"In the antebellum United States, Solomon Northup, a free black man from upstate New York, is abducted and sold into slavery."It was a brutal and fascinating journey from freedom to slavery to freedom again. What really blows my mind is that the movie is based on a true story. In the end, no one really knows how Solomon died or when. But we see how he lived and found the determination to find salvation rather than despair. He found freedom in his own mind and chose to shine by his talents and abilities than to subject to abject humiliation. He kept his eyes on the prize, studiously and consistently for 12 years until he found freedom.
What I also found striking about movie were the antagonists, the slave owners, and their subordinates, and how they imposed their false piety upon others. We see them in the movie, giving sermons to their slaves, as if somehow, being in the bondage of slavery and listening to the sermon would somehow save them from the devil.
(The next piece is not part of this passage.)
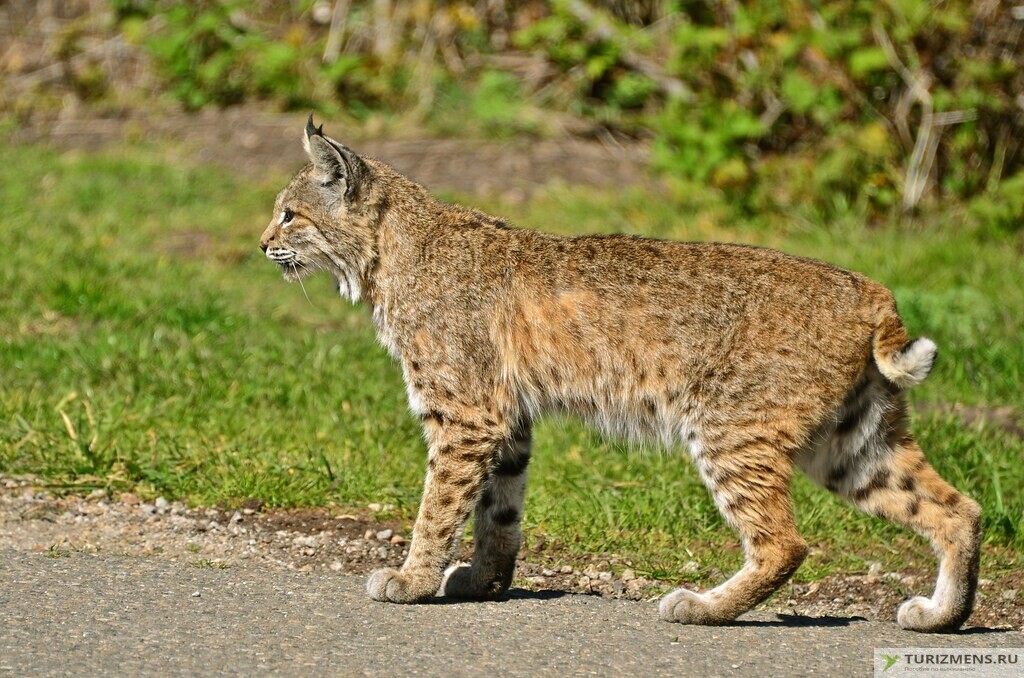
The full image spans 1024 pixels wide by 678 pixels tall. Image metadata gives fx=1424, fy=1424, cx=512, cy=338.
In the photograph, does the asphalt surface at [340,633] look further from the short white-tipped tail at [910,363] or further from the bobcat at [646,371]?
the short white-tipped tail at [910,363]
I wondered to myself, if that were such a great and compelling duty, why more white men did not submit themselves to slavery.
In the movie, I also saw a white slave owner pretend his monogamy to his wife while raping the slave women, yet still, he felt so righteous. The same slave owner, preferring to be called "Master", imposed severe violence on his slaves, as if he were the one, the only, God. From whipping to hanging, the masters knew the tools of their trade well.
It is with great sadness that I saw in the movie, how false piety can be used as an excuse to impose slavery upon others. With each historical drama that I see about that period of our great nation's history, I see how far we have come and how far we have yet to go. For there are still people in the South who believe it is right to suppress or eliminate the vote of people of any color. They still believe it is their right to discriminate and segregate people of color from that who they deem most holy, the white man, irrespective of his sins.
The movie reminded me of how we are all connected and that we cannot impose pain or imprisonment upon another, without doing the same thing to ourselves. That is why I try, with much success, to err on the side of peace.